▶ [COMPITO ASSEGNATO A]:
Ricopia dall'articolo sulle colombe il brano che comincia con "Le colombe, che" e prosegue fino a "qui in Giappone.".
▶ [COMPITO ASSEGNATO B]:
Per favore, indica in quale data, secondo l'articolo sulle colombe, esplose a Hiroshima il primo ordigno atomico usato su un obiettivo civile.

▶ [TESTO CITATO]:
┏━━

[TOKYO]
Si potrebbe sintetizzare così l’ultimo trend globale di questi mesi. Messa da parte la celebre diplomazia da volatili bianchi ci si sta muovendo, per volere o necessitá, in un orizzonte altrettanto noto, cercando di parafrasare l’inglese “notorius”, da falchi.
Le colombe, che a Hiroshima sono un simbolo del parco della pace, luogo dove il 6 Agosto 1945 esplose il primo ordigno atomico utilizzato su di un obiettivo civile della Storia, sembrano essere sempre più scomode anche qui in Giappone.
Dopo essere finite addirittura sui pacchetti di un marchio di sigarette chiamate Peace, uno dei simboli del Giappone del secondo dopoguerra assieme alle altrettanto famose Hope, ora le povere e già esigue colombe giapponesi rischiano di estinguersi e non a causa dell’aumento dei corvi che caratterizzano da sempre il paesaggio urbano del Paese.
“Le colombe sono come noi” mi raccontava una superstite del bombardamento nucleare o “hibakusha”, traducibile come “folgorato” dal Giapponese, rifugiatasi nel freddo Hokkaido lontano dagli occhi indiscreti di Tokyo, “siamo sempre più fragili mentre la nostra eredità è a rischio”.

┗━━

▶ [DATI FORNITI]:
┏━━

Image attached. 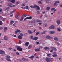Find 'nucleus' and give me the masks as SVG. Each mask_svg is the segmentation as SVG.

┗━━

▶ [RISPOSTA COMPLETA A]:
Le colombe, che a Hiroshima sono un simbolo del parco della pace, luogo dove il 6 Agosto 1945 esplose il primo ordigno atomico utilizzato su di un obiettivo civile della Storia, sembrano essere sempre più scomode anche qui in Giappone.

▶ [RISPOSTA COMPLETA B]:
Il 6 agosto 1945.